Two weeks ago, UN Women entered into an agreement with Uber, the taxi app, that would see the two organizations working together to get one million women worldwide to sign up as taxi drivers by 2020. Then, last Friday, Phumzile Mlambo-Ngcuka – UN Women’s Executive Director pulled out of the deal.
The International Transport Workers’ Federation had mounted a #UNWomenDumpUber campaign that worked (apparently). Brigitta Paas, ITF vice president, suggested the jobs were “likely to be insecure, ill paid, and potentially unsafe.” The ITF statement launching the campaign suggested amongst other issues that “[b]y classifying drivers as ‘independent contractors’, Uber denies them basic protections, from minimum wage pay to health care and other benefits on the job... The creation of one million precarious, informal jobs will not contribute to women’s economic empowerment...”
I’m sorry to see the UN Women partnership end, for four reasons. First off, the transport sector is one of the worst when it comes to gender inequality: statistics on the issue are terrible, but in the EU, only 21% of the transport services labor force is female.
In part that disparity is because the sector is rife with laws that simply ban women from getting jobs -- Russia bans women freight train conductors; deckhands; longshoremen; and train controllers for example. In part it is because of sexism. And surely in part it is also about safety concerns. But that last issue is a second reason to think that an Uber-UN Women partnership might make sense. Compared to a traditional taxi system where drivers pick up at random and passengers can pay in cash, Uber at least ensures that every driver (and the company) knows who is taking and paying for the trip –it is recorded as part of the transaction on the application. For that reason, driving an Uber car should be safer than driving a regular taxi.

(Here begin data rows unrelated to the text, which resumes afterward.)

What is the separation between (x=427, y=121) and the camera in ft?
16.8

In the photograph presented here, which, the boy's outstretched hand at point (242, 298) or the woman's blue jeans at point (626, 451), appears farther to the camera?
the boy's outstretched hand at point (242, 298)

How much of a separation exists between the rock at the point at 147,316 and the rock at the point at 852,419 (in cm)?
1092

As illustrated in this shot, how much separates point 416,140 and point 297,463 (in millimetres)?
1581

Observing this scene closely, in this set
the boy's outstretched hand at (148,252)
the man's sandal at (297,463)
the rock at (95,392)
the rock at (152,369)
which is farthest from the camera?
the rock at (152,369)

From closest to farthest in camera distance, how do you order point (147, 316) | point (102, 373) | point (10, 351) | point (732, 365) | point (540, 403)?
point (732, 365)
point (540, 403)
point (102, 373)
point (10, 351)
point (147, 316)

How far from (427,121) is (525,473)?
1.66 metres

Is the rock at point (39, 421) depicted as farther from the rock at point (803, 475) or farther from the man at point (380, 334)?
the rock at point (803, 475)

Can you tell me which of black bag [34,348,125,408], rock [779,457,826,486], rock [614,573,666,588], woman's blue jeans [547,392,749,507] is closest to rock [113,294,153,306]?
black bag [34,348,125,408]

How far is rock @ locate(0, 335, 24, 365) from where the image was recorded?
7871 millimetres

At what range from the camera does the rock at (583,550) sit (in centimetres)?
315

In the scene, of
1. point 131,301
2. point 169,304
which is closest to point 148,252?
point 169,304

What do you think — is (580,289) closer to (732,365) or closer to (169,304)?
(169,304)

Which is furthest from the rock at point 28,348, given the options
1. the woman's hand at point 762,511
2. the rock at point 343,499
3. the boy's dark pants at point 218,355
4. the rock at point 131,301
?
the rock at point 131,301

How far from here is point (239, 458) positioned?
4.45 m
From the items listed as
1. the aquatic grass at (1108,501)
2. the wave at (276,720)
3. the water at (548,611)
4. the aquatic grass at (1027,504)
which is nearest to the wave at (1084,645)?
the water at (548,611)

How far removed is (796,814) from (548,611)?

A third reason I’m sad to see the agreement cancelled is that a million is a lot of jobs. It is true working for Uber is contract-based rather than regular employment. Doubtless the positions would appeal to few women who were already in full-time stable jobs with heath care, guaranteed pay and other benefits. But, of course, the vast majority of women working in the developing world aren’t in such jobs. Many are engaged in far less lucrative and less safe activities than driving a cab. So perhaps some of them would feel economically empowered by the new jobs on offer. At the very least it might be worth finding out rather than assuming the opposite on their behalf. And perhaps UN Women could have helped increase the impact of those one million jobs by helping some of those who would benefit the most apply, or working with Uber to make drivers safer still.
A final reason for disappointment: this is the year we are going to agree Sustainable Development Goals. Everyone involved accepts that the private sector is going to have a huge role to play if we are going to deliver on those goals --particularly when it comes to employment. And development partners are searching around for good examples of collaboration between governments, aid agencies and multilateral organizations to maximize the development impact of private investment. Doubtless Uber will create many of the jobs anyway, and the impact of the UN Women partnership might have been small. Perhaps it would have failed altogether. But maybe it could have been a model of success in the area. Now we’ll never know.